Determined: Adele Douglas Speirs, who has been part of a Facebook campaign and petition to block the shop on North Street, Forfar.
Determined: Adele Douglas Speirs, who has been part of a Facebook campaign and petition to block the shop on North Street, Forfar.

Forfar residents are rallying in their hundreds to try to prevent a legal highs shop from opening in the town.

Word such a shop is to open its doors on North Street, next to a nightclub and on a main walking route for Forfar Academy pupils, has horrified residents and jolted them into action.

Over 1,000 people have signed an online petition, with the linked Facebook page attracting about 500 followers.

Campaign organiser Adele Douglas Speirs said she was “raging” when she heard talk of legal highs being sold over the counter in the town.

The 23-year-old youth worker has seen the effects so-called legal highs or new psychoactive substances (NPS) have on people and harbours no doubts about their risk to mental health.

“I know how dangerous and awful they are and we want to get the community together and try and prevent it (the shop) from opening.”

Adele said: “I am so passionate about keeping people away from them. They are so dangerous.”

Forfar Against Legal High Shop Opening’s Facebook page states: “We have decided to make up this page because there is a legal high shop opening in Forfar.

“We don’t want to see or hear of people dying because of these awful legal highs. How the authorities have allowed this to happen is ridiculous.”

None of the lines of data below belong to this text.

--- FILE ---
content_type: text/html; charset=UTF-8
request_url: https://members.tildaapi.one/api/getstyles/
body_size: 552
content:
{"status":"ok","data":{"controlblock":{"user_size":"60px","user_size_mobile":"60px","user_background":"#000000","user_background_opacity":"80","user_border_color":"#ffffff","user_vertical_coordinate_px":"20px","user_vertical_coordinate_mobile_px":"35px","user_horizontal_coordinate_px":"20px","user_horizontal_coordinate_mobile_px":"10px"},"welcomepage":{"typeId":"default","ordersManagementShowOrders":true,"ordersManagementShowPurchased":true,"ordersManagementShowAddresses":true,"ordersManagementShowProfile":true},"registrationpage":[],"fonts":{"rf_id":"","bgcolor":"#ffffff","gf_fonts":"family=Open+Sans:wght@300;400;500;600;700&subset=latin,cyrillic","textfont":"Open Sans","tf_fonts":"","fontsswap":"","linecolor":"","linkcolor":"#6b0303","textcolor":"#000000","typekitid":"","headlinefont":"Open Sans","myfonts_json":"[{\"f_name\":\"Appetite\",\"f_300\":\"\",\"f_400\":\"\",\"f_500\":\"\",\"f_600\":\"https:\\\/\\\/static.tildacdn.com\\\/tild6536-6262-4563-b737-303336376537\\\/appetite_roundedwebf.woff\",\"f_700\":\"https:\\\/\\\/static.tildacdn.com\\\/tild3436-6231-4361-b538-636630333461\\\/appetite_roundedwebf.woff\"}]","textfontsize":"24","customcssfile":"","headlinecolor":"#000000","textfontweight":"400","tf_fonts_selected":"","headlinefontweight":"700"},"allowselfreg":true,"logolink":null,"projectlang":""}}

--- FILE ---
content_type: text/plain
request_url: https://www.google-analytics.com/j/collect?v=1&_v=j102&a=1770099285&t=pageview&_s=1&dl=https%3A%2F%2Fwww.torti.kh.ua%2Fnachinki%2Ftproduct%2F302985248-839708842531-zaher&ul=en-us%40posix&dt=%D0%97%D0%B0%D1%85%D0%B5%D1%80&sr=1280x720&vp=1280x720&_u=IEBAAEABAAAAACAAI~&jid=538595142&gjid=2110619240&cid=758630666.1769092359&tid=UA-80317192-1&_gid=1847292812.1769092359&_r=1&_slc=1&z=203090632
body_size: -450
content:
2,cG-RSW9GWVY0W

Adele and other organisers are planning on going door-to-door with a petition in support of what is already proving to be a successful online campaign. They are contacting councillors for their support and will present the petition to Angus Council.

Previous tenants of the North Street premises were potato merchants but it is understood that permission for a change of use from office to shop premises was granted several weeks ago.

New tenants are believed to be from outwith the area and may have shops selling NPS elsewhere, but the property’s owners made no comment when contacted.

Sources in the town thought the shop would open for business last Friday but, for whatever reason, it remained closed.

As well as having a nightclub for a neighbour, popular lunchtime eateries for schoolchildren are also adjacent to the address, as are residential addresses.

Angus Alcohol and Drug Partnership is aware of concerns about the availability and use of NPS.

Angus police commander Chief Inspector Gordon Milne said: “While it might be the case that it is not against the law to retail these so-called illegal highs, we remain deeply concerned about the effects that these substances have on people that consume them.

“Be in no doubt, any outlet that sells these damaging substances is not what we want to see in Angus.”